Não restam dúvidas que na construção de uma gestão calcada na observância dos dispositivos constitucionais, sobretudo quanto aos direitos fundamentais e princípios da Administração Púbica, é aquela que preza pelo respeito aos indivíduos, pelo acesso deles a uma democracia participativa e pela resolutividade de demandas da maneira mais justa, equilibrada e atenta aos anseios da sociedade, principalmente a respeito do que enxergam para melhorias da gestão pública e do que apontam como situações prejudicadoras da salutar atividade administrativa. Deve-se atentar, no entanto, para a situação da importância de delimitar bem acerca de inserir a participação popular nos atos e decisões administrativas, até mesmo para evitar o retardamento ou mesmo paralização da

prestação do serviço público, dando enorme prejuízo à eficiência, a honradez pública e a razoabilidade de duração dos processos administrativos.

Entretanto, quando se fala nessa cultura de proximidade, não se deve olvidar que ela deve existir para muito além da situação de conforto e concordância mútua no dia a dia do exercício da atividade estatal.
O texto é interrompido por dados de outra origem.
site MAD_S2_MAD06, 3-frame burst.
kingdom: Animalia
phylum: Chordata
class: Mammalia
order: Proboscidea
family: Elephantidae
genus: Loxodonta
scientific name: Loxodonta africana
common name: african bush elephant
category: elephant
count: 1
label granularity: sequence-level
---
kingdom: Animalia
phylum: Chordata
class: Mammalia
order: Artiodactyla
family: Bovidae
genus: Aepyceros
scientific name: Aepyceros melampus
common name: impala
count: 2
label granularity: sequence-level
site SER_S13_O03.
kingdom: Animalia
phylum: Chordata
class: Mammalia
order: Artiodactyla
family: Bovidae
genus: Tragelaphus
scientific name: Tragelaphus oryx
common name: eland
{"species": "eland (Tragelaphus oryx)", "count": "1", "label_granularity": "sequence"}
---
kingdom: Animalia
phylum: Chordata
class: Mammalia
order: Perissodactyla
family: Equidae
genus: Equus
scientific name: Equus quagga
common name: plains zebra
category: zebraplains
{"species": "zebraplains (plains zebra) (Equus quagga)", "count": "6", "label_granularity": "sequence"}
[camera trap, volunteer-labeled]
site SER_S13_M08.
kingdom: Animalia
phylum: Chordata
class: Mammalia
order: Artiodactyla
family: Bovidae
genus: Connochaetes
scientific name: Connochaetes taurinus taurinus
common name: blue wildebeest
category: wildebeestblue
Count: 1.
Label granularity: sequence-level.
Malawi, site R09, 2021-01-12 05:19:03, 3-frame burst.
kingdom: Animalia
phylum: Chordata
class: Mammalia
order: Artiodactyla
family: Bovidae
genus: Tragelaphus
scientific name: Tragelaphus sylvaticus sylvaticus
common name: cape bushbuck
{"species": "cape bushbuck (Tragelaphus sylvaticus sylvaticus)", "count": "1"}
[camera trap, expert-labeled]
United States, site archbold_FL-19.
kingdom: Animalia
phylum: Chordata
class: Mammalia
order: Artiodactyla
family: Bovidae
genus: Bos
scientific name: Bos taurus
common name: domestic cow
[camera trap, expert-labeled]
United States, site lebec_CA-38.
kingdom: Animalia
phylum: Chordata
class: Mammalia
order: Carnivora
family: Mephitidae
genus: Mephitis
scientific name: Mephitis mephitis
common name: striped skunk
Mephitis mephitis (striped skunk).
Como ressaltado no primeiro capítulo, é natural a existência de embates entre cidadão e a Administração, principalmente porque cada um dos polos busca o próprio contentamento e espera do outro uma conduta aderente às suas vontades.

Com isso, é fundamental que, para a manutenção da cultura de aproximação e da pacificação entre o Estado e pessoas, sejam utilizados mecanismos facilitadores do diálogo e do acordo de interesses entre esses polos, principalmente quando se encontrarem em situação de celeuma, já que essa harmonização é muito mais dificultosa. Como um dos mecanismos de estímulo a essa aproximação, tem-se o instrumento da mediação.

A processualização do instituto mediativo e a consequente possibilidade de transacionar com o Poder Público vem ao ordenamento brasileiro em consequência justamente do Estado ser calcado em ordem Constitucional e democrática de direito, a qual visa, sobretudo, a redução da possibilidade de cometimento de arbitrariedades por parte da Administração e a corroboração para um modelo de gestão calcada na participação dos cidadãos e do diálogo entre eles e a Fazenda Estatal.

Um procedimento capaz de corroborar para a manutenção de uma democracia participativa é um direito do administrado, e a mediação enquanto técnica acolhedora das insatisfações sociais e que objetiva o consenso mutualmente elaborado é a medida fortalecedora de atuação cidadã num processo cooperativamente elaborado e conduzido. Além disso, se mostra razoável e legítimo ao interesse da coletividade e a esse modelo hodierno de democracia a existência de espaços no âmbito do Poder Público destinados à prática da consensualidade, que garantam a presença direta dos sujeitos envolvidos em celeumas com o Poder Público.